OBJECTIVE
Copy out the records in full, word for word, without pictures.
------------------------
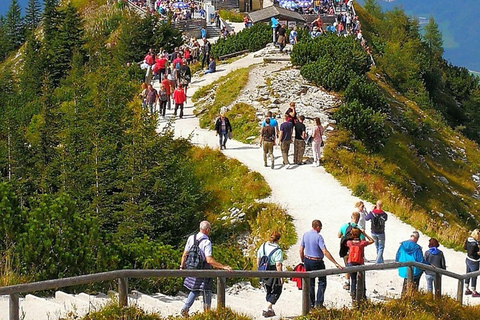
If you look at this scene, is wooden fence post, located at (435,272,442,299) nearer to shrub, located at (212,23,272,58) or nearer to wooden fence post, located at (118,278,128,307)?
wooden fence post, located at (118,278,128,307)

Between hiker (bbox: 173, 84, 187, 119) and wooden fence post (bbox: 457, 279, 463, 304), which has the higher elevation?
hiker (bbox: 173, 84, 187, 119)

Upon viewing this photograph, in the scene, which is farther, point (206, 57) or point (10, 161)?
point (206, 57)

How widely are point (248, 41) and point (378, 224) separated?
31.8 meters

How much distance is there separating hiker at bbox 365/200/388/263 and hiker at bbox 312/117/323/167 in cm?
825

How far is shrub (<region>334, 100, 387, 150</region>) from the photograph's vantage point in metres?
30.6

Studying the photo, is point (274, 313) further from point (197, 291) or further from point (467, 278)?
point (467, 278)

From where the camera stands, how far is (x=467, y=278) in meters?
15.4

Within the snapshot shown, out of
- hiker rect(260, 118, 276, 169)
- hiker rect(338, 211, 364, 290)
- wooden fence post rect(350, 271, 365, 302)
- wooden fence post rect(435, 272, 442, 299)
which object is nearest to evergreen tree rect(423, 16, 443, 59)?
hiker rect(260, 118, 276, 169)

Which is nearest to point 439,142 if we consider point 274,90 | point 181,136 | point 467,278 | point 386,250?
point 274,90

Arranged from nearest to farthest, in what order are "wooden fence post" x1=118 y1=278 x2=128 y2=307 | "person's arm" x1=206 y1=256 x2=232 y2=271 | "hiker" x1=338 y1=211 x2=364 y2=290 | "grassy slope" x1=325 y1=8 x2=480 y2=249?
"wooden fence post" x1=118 y1=278 x2=128 y2=307 < "person's arm" x1=206 y1=256 x2=232 y2=271 < "hiker" x1=338 y1=211 x2=364 y2=290 < "grassy slope" x1=325 y1=8 x2=480 y2=249

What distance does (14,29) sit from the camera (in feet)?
384

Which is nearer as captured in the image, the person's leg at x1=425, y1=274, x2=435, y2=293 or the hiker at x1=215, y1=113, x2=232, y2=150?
the person's leg at x1=425, y1=274, x2=435, y2=293

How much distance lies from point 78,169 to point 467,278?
13.1 m

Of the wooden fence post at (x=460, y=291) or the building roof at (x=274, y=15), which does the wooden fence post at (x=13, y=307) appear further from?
the building roof at (x=274, y=15)
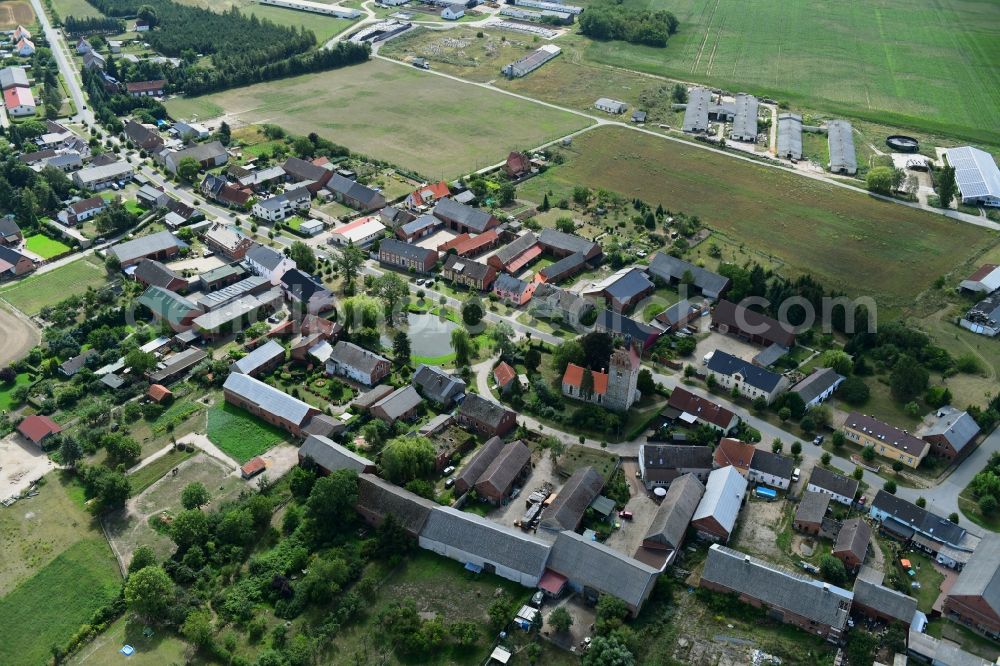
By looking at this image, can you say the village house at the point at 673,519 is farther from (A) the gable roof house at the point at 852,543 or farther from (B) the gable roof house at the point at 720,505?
(A) the gable roof house at the point at 852,543

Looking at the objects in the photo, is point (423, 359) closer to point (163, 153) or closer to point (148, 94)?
point (163, 153)

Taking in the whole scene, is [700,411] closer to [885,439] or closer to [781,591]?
[885,439]

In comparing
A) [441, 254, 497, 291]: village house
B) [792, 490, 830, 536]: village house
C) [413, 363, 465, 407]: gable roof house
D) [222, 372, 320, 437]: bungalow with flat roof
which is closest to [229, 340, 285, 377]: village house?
[222, 372, 320, 437]: bungalow with flat roof

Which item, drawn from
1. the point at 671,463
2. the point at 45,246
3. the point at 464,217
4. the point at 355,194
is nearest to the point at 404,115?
the point at 355,194

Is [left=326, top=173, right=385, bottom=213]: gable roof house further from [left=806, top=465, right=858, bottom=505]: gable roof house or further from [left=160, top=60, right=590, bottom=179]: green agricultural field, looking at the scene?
[left=806, top=465, right=858, bottom=505]: gable roof house

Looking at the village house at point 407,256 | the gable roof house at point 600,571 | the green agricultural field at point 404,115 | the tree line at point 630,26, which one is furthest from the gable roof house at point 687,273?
the tree line at point 630,26
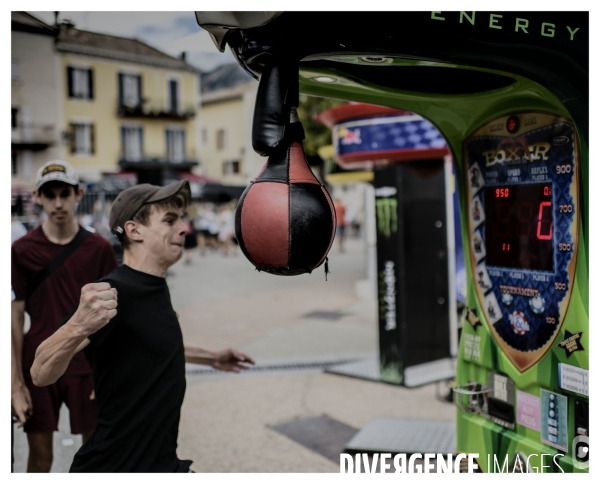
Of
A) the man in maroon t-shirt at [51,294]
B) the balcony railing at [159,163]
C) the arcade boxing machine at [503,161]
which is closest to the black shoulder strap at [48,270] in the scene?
the man in maroon t-shirt at [51,294]

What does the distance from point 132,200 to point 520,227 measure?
5.36 feet

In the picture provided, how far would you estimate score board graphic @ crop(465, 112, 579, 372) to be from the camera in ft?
8.25

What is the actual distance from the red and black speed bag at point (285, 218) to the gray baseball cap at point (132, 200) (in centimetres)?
63

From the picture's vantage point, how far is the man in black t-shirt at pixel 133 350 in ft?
------------------------
FINISHED ANSWER
If you look at this scene, is wooden fence post, located at (435,272,442,299) nearer to shrub, located at (212,23,272,58) or nearer to wooden fence post, located at (118,278,128,307)?
wooden fence post, located at (118,278,128,307)

Between hiker (bbox: 173, 84, 187, 119) and wooden fence post (bbox: 457, 279, 463, 304), which has the higher elevation?
hiker (bbox: 173, 84, 187, 119)

Upon viewing this photograph, in the scene, which is farther, point (206, 57) or point (10, 161)?
point (206, 57)

How widely are point (248, 41) and point (378, 224) separated?
31.8 meters

How much distance is there separating hiker at bbox 365/200/388/263 and hiker at bbox 312/117/323/167 in cm?
825

How far is shrub (<region>334, 100, 387, 150</region>) from the photograph's vantage point in metres?
30.6

Studying the photo, is point (274, 313) further from point (197, 291) or further from point (467, 278)?
point (467, 278)

From where the camera stands, how far is (x=467, y=278) in meters?
15.4

Within the snapshot shown, out of
- hiker rect(260, 118, 276, 169)
- hiker rect(338, 211, 364, 290)
- wooden fence post rect(350, 271, 365, 302)
- wooden fence post rect(435, 272, 442, 299)
which object is nearest to evergreen tree rect(423, 16, 443, 59)?
hiker rect(260, 118, 276, 169)

Which is nearest to point 439,142 if we consider point 274,90 | point 181,136 | point 467,278 | point 386,250?
point 274,90

Arranged from nearest to farthest, in what order are "wooden fence post" x1=118 y1=278 x2=128 y2=307 | "person's arm" x1=206 y1=256 x2=232 y2=271 | "hiker" x1=338 y1=211 x2=364 y2=290 | "grassy slope" x1=325 y1=8 x2=480 y2=249?
"wooden fence post" x1=118 y1=278 x2=128 y2=307 < "person's arm" x1=206 y1=256 x2=232 y2=271 < "hiker" x1=338 y1=211 x2=364 y2=290 < "grassy slope" x1=325 y1=8 x2=480 y2=249

What distance does (14,29) sit from the camera (in feet)?
384

Which is nearer as captured in the image, the person's leg at x1=425, y1=274, x2=435, y2=293 or the hiker at x1=215, y1=113, x2=232, y2=150?
the person's leg at x1=425, y1=274, x2=435, y2=293

How much distance lies from point 78,169 to point 467,278?
13.1 m

Of the wooden fence post at (x=460, y=291) or the building roof at (x=274, y=15), which does the wooden fence post at (x=13, y=307) appear further from?
the building roof at (x=274, y=15)
By looking at this image, can you say the village house at the point at 673,519 is farther from (A) the gable roof house at the point at 852,543 or farther from (B) the gable roof house at the point at 720,505?
(A) the gable roof house at the point at 852,543

Looking at the objects in the photo, is point (423, 359) closer to point (163, 153) or closer to point (148, 94)?
point (163, 153)

Taking in the whole scene, is [700,411] closer to [885,439] or closer to [781,591]?
[885,439]

In comparing
A) [441, 254, 497, 291]: village house
B) [792, 490, 830, 536]: village house
C) [413, 363, 465, 407]: gable roof house
D) [222, 372, 320, 437]: bungalow with flat roof
which is closest to [229, 340, 285, 377]: village house?
[222, 372, 320, 437]: bungalow with flat roof

Which item, drawn from
1. the point at 671,463
2. the point at 45,246
3. the point at 464,217
4. the point at 355,194
is nearest to the point at 404,115?
the point at 355,194

Is [left=326, top=173, right=385, bottom=213]: gable roof house further from [left=806, top=465, right=858, bottom=505]: gable roof house or further from [left=160, top=60, right=590, bottom=179]: green agricultural field, looking at the scene?
[left=806, top=465, right=858, bottom=505]: gable roof house

Looking at the village house at point 407,256 | the gable roof house at point 600,571 | the green agricultural field at point 404,115 | the tree line at point 630,26, which one is furthest from the gable roof house at point 687,273?
the tree line at point 630,26
Of
A) the man in maroon t-shirt at [51,294]
B) the balcony railing at [159,163]
C) the arcade boxing machine at [503,161]
which is closest to the black shoulder strap at [48,270] in the scene?
the man in maroon t-shirt at [51,294]

What does the distance from point 132,200 to point 520,227 measure?
5.36 feet

In the picture provided, how far would you estimate score board graphic @ crop(465, 112, 579, 372) to be from the camera in ft?
8.25

What is the actual distance from the red and black speed bag at point (285, 218) to the gray baseball cap at point (132, 200) (in centimetres)?
63

From the picture's vantage point, how far is the man in black t-shirt at pixel 133 350 in ft?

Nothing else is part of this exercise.